A Practical Use for a SHA1 Collision
[This is a guest diary by Paul Bolton]
First I would like to start by stating what this article is not; it is not a new attack against sha1.
When Google announced a sha1 collision in February (here) it reminded me of a detour I took in Nov 2015 when downloading some software, which I think is relevant when we consider these types of announcements.
We talk about things that the most people can relate to, as this is the most effective way to communicate the issue.

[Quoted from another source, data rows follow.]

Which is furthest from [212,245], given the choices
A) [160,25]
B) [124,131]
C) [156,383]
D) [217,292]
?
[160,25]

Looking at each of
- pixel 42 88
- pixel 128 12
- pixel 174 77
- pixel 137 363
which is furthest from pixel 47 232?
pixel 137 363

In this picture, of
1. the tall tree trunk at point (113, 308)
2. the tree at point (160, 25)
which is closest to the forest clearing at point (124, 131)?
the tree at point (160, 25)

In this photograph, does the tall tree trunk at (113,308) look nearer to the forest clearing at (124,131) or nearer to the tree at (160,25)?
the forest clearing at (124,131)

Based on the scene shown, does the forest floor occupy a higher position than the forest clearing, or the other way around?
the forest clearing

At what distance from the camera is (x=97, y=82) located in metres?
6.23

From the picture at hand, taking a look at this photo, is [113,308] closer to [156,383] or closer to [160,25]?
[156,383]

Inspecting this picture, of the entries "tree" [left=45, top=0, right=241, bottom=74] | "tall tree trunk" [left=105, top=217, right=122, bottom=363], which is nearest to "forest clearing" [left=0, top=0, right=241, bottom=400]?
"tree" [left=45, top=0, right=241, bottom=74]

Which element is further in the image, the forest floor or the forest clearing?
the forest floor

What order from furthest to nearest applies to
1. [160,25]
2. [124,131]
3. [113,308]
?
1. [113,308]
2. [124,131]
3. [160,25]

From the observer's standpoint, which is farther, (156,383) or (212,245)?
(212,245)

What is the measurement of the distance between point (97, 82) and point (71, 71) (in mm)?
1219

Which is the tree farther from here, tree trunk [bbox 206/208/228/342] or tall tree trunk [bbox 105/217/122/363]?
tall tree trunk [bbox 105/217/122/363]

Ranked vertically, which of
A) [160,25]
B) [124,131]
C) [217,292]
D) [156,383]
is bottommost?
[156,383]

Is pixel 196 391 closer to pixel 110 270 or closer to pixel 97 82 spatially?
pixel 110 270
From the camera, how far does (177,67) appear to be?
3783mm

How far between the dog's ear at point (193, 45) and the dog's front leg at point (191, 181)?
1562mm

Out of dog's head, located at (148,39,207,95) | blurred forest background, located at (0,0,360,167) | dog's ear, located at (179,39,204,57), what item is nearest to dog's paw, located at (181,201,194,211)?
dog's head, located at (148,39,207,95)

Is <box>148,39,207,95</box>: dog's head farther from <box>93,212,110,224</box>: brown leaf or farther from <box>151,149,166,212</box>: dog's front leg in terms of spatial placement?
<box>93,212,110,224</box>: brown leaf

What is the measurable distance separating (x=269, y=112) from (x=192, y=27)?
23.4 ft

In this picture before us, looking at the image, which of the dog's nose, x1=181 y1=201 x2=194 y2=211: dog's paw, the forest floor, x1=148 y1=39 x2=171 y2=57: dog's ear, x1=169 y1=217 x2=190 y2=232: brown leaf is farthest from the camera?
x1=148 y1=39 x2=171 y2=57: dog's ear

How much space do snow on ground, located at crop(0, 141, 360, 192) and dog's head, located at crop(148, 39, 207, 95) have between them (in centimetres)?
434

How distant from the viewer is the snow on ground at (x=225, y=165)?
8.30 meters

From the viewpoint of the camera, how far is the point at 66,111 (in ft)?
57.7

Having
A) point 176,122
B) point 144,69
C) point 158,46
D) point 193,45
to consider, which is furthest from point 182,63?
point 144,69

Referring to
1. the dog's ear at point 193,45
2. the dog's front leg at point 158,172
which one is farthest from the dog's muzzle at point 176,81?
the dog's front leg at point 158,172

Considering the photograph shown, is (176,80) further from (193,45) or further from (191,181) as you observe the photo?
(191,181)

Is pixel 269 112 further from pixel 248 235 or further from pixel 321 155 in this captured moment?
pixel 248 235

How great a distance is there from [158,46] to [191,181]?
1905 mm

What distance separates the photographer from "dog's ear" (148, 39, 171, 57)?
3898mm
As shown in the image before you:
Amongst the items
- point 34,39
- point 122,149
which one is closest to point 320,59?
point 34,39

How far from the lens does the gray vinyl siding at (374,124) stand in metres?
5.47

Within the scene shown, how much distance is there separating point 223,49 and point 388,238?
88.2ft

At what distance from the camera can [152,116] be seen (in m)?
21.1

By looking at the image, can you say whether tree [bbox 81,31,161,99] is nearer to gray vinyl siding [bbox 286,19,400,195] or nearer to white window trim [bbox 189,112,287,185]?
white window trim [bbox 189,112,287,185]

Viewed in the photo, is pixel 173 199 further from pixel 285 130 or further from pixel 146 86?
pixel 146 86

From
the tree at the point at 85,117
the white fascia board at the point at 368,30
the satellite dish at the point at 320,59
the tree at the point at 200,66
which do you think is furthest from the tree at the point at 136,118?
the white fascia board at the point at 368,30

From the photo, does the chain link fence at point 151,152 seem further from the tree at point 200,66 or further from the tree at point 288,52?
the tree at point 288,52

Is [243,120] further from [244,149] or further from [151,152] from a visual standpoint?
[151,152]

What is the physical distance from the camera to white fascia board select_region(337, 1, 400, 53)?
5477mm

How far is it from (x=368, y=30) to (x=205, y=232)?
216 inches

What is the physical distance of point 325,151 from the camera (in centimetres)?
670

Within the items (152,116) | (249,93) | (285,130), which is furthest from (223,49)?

When talking about hashing algorithms such as sha1 this naturally tends towards “is my Internet banking” or other browsing is still safe.
In these cases at a technical level not only do we have the challenge of finding a collision but a collision in a highly structured format such as an SSL cert or the issue of time, which make the attack less feasible.
However, standard algorithms tend to be used for more than one thing, and in the case of hashing algorithms, if we can find a more malleable format to abuse or better still one that is also not time bound like a web page loading is, we have a better chance of success.
And this is where the story moves onto ISO images.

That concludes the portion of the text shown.